Beyond that, though, fish have different needs/wants for room to move. Poor swimmers can be in a much smaller tank than an otherwise similar fish that naturally swims well. Many common schooling fish, like several popular tetra species, are accustomed to having a vast area of potential places to swim and explore. To be clear, they require open spaces; it's one of the reasons that in many setups it is best to have only one schooling species even if it seems that biologically you could handle more than one group. Each of them occupies space the other would like to know is open for future use. And when you think about stocking, adding one fish to an existing school entails much less additional required space than adding a new species altogether.
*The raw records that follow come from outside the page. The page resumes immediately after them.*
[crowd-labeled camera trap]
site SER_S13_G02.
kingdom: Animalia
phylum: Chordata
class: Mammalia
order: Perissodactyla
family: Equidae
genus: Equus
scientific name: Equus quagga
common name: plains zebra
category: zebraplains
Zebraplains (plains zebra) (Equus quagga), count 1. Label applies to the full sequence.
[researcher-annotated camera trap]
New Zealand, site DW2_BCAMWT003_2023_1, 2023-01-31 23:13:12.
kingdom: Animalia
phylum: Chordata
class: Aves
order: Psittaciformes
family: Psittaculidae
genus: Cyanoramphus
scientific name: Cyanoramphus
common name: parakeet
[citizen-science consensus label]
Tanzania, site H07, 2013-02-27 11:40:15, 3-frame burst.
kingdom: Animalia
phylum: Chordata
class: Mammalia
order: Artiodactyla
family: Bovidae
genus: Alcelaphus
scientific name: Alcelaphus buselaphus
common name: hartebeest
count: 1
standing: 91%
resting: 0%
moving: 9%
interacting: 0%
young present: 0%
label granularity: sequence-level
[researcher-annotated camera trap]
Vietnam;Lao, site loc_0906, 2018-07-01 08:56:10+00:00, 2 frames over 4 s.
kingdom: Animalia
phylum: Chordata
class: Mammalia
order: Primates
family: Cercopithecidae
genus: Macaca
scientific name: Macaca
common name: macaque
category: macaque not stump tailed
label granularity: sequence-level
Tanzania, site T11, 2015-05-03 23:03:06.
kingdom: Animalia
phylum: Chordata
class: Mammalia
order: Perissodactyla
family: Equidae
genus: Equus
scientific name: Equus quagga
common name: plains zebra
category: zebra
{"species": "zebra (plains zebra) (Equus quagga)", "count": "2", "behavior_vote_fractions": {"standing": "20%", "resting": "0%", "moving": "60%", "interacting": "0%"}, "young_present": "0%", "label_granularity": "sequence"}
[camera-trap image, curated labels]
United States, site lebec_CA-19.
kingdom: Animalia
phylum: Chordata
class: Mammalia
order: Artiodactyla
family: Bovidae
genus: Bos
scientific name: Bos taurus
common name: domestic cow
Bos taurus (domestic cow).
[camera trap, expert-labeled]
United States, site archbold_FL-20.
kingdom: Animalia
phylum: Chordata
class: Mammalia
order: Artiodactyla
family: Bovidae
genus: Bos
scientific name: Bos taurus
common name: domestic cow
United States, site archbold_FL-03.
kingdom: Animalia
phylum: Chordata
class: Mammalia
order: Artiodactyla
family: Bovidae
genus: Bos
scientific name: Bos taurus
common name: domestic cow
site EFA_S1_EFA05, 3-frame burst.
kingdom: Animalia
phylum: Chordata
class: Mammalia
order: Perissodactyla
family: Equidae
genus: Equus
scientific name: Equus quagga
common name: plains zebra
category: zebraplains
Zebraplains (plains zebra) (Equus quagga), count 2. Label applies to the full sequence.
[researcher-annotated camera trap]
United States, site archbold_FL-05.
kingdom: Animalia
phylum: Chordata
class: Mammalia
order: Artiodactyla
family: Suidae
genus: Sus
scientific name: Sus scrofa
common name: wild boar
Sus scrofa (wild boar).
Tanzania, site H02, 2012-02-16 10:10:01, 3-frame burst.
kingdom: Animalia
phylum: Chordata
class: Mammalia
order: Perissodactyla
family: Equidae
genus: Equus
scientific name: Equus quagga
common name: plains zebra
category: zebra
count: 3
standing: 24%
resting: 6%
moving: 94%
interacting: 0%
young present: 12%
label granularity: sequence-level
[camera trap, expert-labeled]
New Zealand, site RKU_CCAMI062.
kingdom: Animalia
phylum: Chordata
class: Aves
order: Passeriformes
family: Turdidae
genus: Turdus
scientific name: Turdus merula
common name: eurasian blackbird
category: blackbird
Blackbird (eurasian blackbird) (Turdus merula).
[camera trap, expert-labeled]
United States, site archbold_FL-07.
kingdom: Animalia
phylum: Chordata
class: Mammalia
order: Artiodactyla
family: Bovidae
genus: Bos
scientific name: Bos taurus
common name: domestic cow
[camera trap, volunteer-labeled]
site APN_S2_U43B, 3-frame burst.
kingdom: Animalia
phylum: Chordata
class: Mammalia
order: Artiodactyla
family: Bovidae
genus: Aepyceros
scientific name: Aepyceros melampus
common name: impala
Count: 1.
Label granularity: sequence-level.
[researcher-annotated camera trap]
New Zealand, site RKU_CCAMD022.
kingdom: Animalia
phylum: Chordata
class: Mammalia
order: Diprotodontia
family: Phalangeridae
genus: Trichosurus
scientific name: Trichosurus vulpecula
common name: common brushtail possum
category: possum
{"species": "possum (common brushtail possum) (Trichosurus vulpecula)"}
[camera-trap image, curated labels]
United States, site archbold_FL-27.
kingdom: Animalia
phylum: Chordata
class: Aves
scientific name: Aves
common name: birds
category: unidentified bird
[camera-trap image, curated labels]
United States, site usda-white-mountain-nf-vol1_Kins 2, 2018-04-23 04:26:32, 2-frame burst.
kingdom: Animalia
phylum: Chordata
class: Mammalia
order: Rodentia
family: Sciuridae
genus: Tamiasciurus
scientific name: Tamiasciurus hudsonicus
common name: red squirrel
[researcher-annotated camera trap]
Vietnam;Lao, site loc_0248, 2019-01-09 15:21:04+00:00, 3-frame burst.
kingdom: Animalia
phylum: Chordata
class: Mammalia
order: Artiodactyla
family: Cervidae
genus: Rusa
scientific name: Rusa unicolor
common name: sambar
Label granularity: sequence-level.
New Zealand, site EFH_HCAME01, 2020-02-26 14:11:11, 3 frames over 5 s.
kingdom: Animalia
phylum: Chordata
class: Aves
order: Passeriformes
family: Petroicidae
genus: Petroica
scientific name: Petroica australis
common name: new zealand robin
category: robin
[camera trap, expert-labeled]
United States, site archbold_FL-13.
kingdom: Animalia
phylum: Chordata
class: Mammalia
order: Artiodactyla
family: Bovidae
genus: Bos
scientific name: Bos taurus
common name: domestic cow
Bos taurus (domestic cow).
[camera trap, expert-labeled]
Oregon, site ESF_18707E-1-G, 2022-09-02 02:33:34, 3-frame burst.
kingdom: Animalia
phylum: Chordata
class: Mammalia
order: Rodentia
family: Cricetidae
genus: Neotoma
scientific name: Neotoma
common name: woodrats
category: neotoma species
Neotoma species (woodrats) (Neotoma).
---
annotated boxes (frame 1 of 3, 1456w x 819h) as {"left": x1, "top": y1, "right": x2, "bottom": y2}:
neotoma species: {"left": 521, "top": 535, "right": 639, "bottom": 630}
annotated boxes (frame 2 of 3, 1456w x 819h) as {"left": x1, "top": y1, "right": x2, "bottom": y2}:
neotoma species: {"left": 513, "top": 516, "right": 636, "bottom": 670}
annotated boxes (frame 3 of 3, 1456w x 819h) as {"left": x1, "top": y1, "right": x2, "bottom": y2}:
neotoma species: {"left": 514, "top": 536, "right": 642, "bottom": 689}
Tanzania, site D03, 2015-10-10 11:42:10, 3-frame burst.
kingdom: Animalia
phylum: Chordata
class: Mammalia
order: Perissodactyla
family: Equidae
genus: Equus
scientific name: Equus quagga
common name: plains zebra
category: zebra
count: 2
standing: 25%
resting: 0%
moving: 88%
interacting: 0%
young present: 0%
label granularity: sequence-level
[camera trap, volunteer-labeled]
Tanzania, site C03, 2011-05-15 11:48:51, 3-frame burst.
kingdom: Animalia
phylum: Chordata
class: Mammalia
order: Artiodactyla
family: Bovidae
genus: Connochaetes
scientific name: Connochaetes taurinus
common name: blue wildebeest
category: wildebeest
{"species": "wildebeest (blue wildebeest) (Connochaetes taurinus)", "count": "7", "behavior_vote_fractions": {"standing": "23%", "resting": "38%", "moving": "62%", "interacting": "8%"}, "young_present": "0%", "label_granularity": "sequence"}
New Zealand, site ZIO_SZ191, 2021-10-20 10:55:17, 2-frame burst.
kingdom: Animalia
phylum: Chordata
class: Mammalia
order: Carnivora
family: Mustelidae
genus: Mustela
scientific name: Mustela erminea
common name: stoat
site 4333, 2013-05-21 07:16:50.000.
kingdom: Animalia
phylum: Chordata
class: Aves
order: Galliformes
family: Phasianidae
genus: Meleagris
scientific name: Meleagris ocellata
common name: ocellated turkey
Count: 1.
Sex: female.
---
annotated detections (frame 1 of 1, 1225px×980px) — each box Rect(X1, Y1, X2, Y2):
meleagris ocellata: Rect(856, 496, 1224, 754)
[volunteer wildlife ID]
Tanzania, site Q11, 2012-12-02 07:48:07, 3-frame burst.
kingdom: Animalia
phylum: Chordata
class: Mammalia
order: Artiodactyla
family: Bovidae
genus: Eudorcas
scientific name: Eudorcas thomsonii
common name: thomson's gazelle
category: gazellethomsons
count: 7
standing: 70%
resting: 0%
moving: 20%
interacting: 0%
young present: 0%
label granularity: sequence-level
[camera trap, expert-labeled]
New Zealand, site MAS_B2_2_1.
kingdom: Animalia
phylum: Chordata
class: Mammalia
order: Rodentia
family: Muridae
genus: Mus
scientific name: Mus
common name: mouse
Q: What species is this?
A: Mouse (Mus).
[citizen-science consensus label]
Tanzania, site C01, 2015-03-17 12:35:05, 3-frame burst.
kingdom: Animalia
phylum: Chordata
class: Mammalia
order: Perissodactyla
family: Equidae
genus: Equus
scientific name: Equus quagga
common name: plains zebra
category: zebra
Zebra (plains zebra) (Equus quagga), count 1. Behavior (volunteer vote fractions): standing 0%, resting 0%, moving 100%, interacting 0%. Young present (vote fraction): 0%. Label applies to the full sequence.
With that in mind, the parts of the tank a fish occupies is worth thinking about as well. Neon tetras and corydoras (other than pygmy and hastatus species, which do not spend all their time on the bottom) do not compete for space. Cichlids and many schooling species don't much care about the very top of the tank and would therefore be unbothered by fish like hatchets that spend the vast majority of their time at the surface. If you were thinking about keeping mostly bottom-dwelling species, then you could stock quite a few more in a 20 gallon long tank than a standard 20 gallon due to the greater square footage on the bottom.

Remember that you're providing the fish's entire world. The tank they are in is all they will know. We can't give them the size and complexity of their native habitats, but that's no reason not to do our best to give them an adequate environment. Even fish like the betta—who many like to say live in very shallow, "puddle"-like waters—have thousands of gallons to roam in their native lands in spite of the shallow depth. With that said, the reason we are more open to keeping fish like the betta in small tanks is because the mass-bred (and especially the long-finned) varieties are not good swimmers.